*** Opening READING TEXT ***
A United Launch Alliance (ULA) Atlas V rocket carrying the Geostationary Operational Environmental Satellite R-series (GOES-R) for National Aeronautics and Space Administration (NASA) and National Oceanic Atmospheric Administration (NOAA) lifted off from Cape Canaveral Air Force Station, Florida, yesterday (November 19, 2016) headed for geosynchronous orbit.
A United Launch Alliance (ULA) Atlas V rocket carrying the Geostationary Operational Environmental Satellite R-series (GOES-R) for National Aeronautics and Space Administration (NASA) and National Oceanic Atmospheric Administration (NOAA) lifted off from Cape Canaveral Air Force Station, Florida, yesterday (November 19, 2016) headed for geosynchronous orbit.
As the first in the next generation of U.S. weather satellites, GOES-R will produce images of weather patterns and severe storms as frequently as every 30 seconds, with improved timeliness and accuracy as a result of onboard GPS receivers optimized for high-altitude space missions.
A feature article in the forthcoming November/December issue of Inside GNSS describes how improved positioning, navigation, and timing (PNT) provided by advanced GNSS receivers is transforming the effectiveness of space missions at altitudes even higher than the orbits of the navigation satellites themselves.
ULA’s Atlas and Delta vehicles have successfully launched every operational GOES satellite, beginning with the launch of GOES-A in 1975, according to Laura Maginnis, ULA vice president of Custom Services.
In about two weeks, once GOES-R is situated in orbit 22,300 miles above Earth, it will be known as GOES-16. Within a year, after undergoing a checkout and validation of its six instruments, the new satellite will become operational.
*** Closing READING TEXT ***
*** Opening DATASET EXTRACT ***
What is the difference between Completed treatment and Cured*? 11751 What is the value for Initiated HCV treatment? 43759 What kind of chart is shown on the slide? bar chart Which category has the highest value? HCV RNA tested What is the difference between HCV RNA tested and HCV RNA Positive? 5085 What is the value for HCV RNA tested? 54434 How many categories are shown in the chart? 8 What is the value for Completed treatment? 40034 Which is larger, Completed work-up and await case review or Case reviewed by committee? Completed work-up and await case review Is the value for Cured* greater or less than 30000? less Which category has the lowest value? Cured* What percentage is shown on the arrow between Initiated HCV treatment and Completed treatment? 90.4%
*** Closing DATASET EXTRACT ***
*** Opening DATASET EXTRACT ***
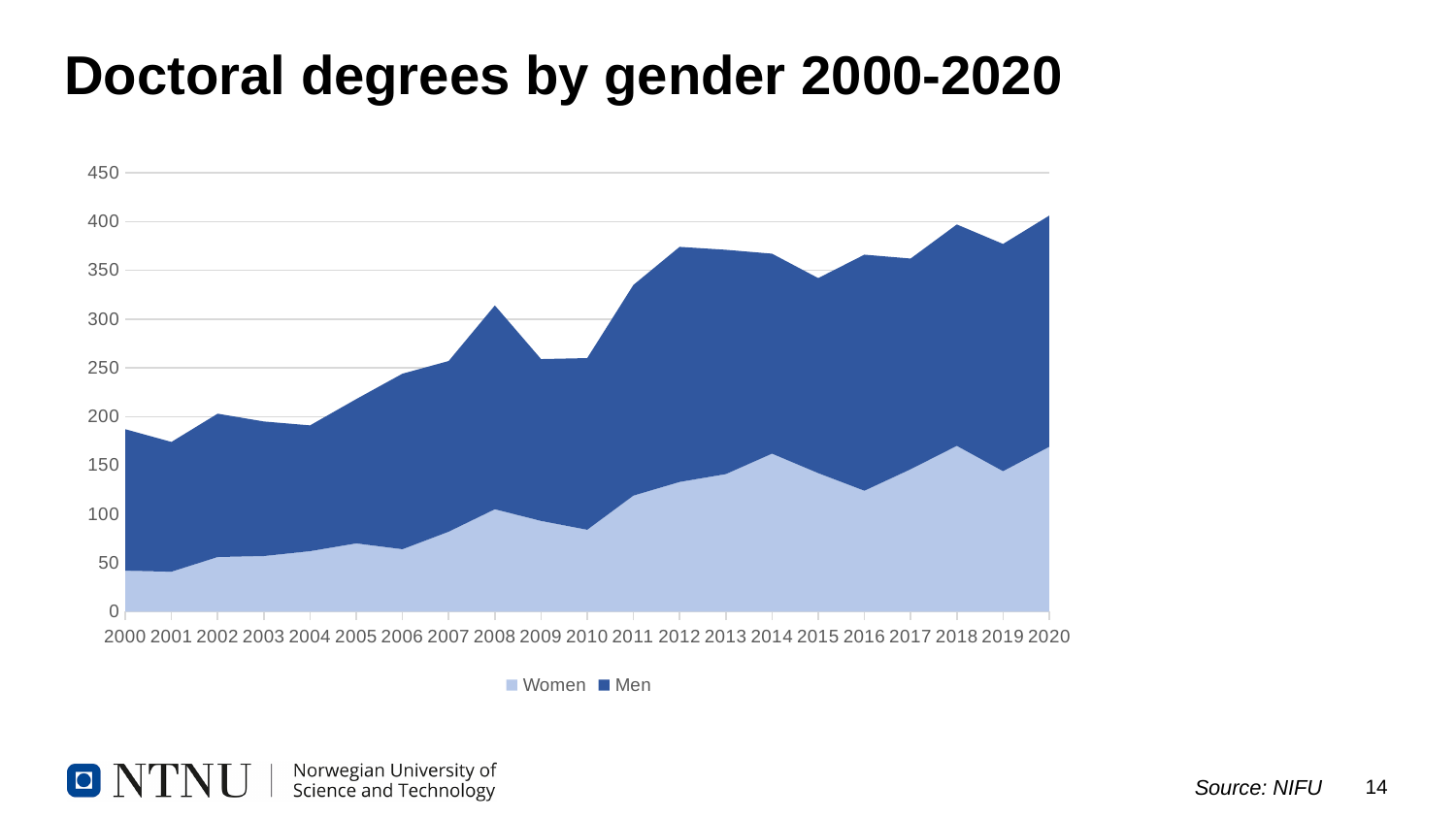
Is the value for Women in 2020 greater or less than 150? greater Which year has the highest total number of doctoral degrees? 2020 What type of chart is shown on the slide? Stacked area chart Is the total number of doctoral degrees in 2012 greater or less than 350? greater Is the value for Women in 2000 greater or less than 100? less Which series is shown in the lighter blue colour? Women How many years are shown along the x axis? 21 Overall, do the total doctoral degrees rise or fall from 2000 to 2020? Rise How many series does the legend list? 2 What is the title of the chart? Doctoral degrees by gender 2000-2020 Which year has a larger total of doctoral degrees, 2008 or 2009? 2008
*** Closing DATASET EXTRACT ***
WORK TASK:
Reproduce the entire article on the GOES-R launch word for word. The entries come from a different source than the article on the GOES-R launch.

FINAL ANSWER:
A United Launch Alliance (ULA) Atlas V rocket carrying the Geostationary Operational Environmental Satellite R-series (GOES-R) for National Aeronautics and Space Administration (NASA) and National Oceanic Atmospheric Administration (NOAA) lifted off from Cape Canaveral Air Force Station, Florida, yesterday (November 19, 2016) headed for geosynchronous orbit.
A United Launch Alliance (ULA) Atlas V rocket carrying the Geostationary Operational Environmental Satellite R-series (GOES-R) for National Aeronautics and Space Administration (NASA) and National Oceanic Atmospheric Administration (NOAA) lifted off from Cape Canaveral Air Force Station, Florida, yesterday (November 19, 2016) headed for geosynchronous orbit.
As the first in the next generation of U.S. weather satellites, GOES-R will produce images of weather patterns and severe storms as frequently as every 30 seconds, with improved timeliness and accuracy as a result of onboard GPS receivers optimized for high-altitude space missions.
A feature article in the forthcoming November/December issue of Inside GNSS describes how improved positioning, navigation, and timing (PNT) provided by advanced GNSS receivers is transforming the effectiveness of space missions at altitudes even higher than the orbits of the navigation satellites themselves.
ULA’s Atlas and Delta vehicles have successfully launched every operational GOES satellite, beginning with the launch of GOES-A in 1975, according to Laura Maginnis, ULA vice president of Custom Services.
In about two weeks, once GOES-R is situated in orbit 22,300 miles above Earth, it will be known as GOES-16. Within a year, after undergoing a checkout and validation of its six instruments, the new satellite will become operational.